After Mohammed and Ali they speak of Moses, Abraham, and Jesus as "Prophets," but of Moses as a lawgiver, and of Jesus as aught else but a healer, they seem quite ignorant.

And so they pass away, generation after generation, ignorant of the Fatherhood of God and the brotherhood of man, of the love to God and man which is alone the fulfilling of the law, and of the light which He, who is the resurrection and the life, has shed upon the destiny of the human spirit.

Generally I find them quite willing to talk on these subjects; but one man said contemptuously, "What has a Kafir to do with God?" The women know nothing, and, except among the sons of the leading Khans, there is no instruction in the Koran given to the children. If I have interpreted their views correctly they must be among the most ignorant of the races bound by the faith of Islam.

Khuramabad, August 6.—Leaving the camp on Parwez, and skirting the gravelly slopes on the north side of its ridge, a sudden dip over the crest took us among great cliffs of conglomerate, with steep gravelly slopes below, much covered with oaks growing out of scorched soil. Grooves, slides, broken ledges, and shelving faces of rock have to be descended. One part is awfully bad, and every available man and some passing Bakhtiaris (who wanted to be paid in advance for their services) went back to help the animals. The charvadars shouted and yelled, and the horses and some of the mules were taken by their heads and tails, but though nearly every man had a fall, horses, asses, mules, and a sheep which follows Hakīm got over that part safely. It was a fine sight, thirty animals coming down, what looked from below, a precipice, led by Hadji leading Cock o' the Walk, shaking his tasselled head, and as full of pride and fire as usual, and the mules looking wisely, choosing their way, and leaping dexterously upon and among the rocks. It is not a route for laden animals, but personally, as I had two men to help me, I did not find it so risky or severe as the descent of the Gokun Pass.

Below these conglomerate precipices are steep and dangerous zigzags, which I was obliged to ride down, and there we were not so fortunate, for Hadji's big saddle-mule slipped, and being unable to recover herself fell over the edge some hundred feet and was killed instantaneously.

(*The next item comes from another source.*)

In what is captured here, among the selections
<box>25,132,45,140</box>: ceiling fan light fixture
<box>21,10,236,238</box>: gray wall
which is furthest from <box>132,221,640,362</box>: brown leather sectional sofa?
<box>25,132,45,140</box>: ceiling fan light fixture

The descent of the southern face of Parwez, abrupt and dangerous most of the way, is over 4300 feet. The track proceeds down the Holiwar valley, brightened by a river of clear green water, descending from Lake Irene. Having forded this, we camped on its left bank on a gravelly platform at the edge of the oak woods which clothe the lower spurs of the grand Kuh-i-Haft-Kuh, with a magnificent view of the gray battlemented precipices of Parwez. The valley is beautiful, and acres of withered flowers suggested what its brief spring loveliness must be, but its altitude is only 5150 feet, and the mercury in the shade was 104°, the radiation from the rock and gravel terrible, and the sand-flies made rest impossible. At midnight the mercury stood at 90°. There were no Bakhtiaris, but two or three patches of scorched-up wheat, not worth cutting, evidenced their occasional presence. Among these perished crops, revelling in blazing soil and air like the breath of a furnace, grew the blue centaurea and the scarlet poppy, the world-wide attendants upon grain; and where other things were burned, the familiar rose-coloured "sweet william," a white-fringed dianthus, and a gigantic yellow mullein audaciously braved the heat.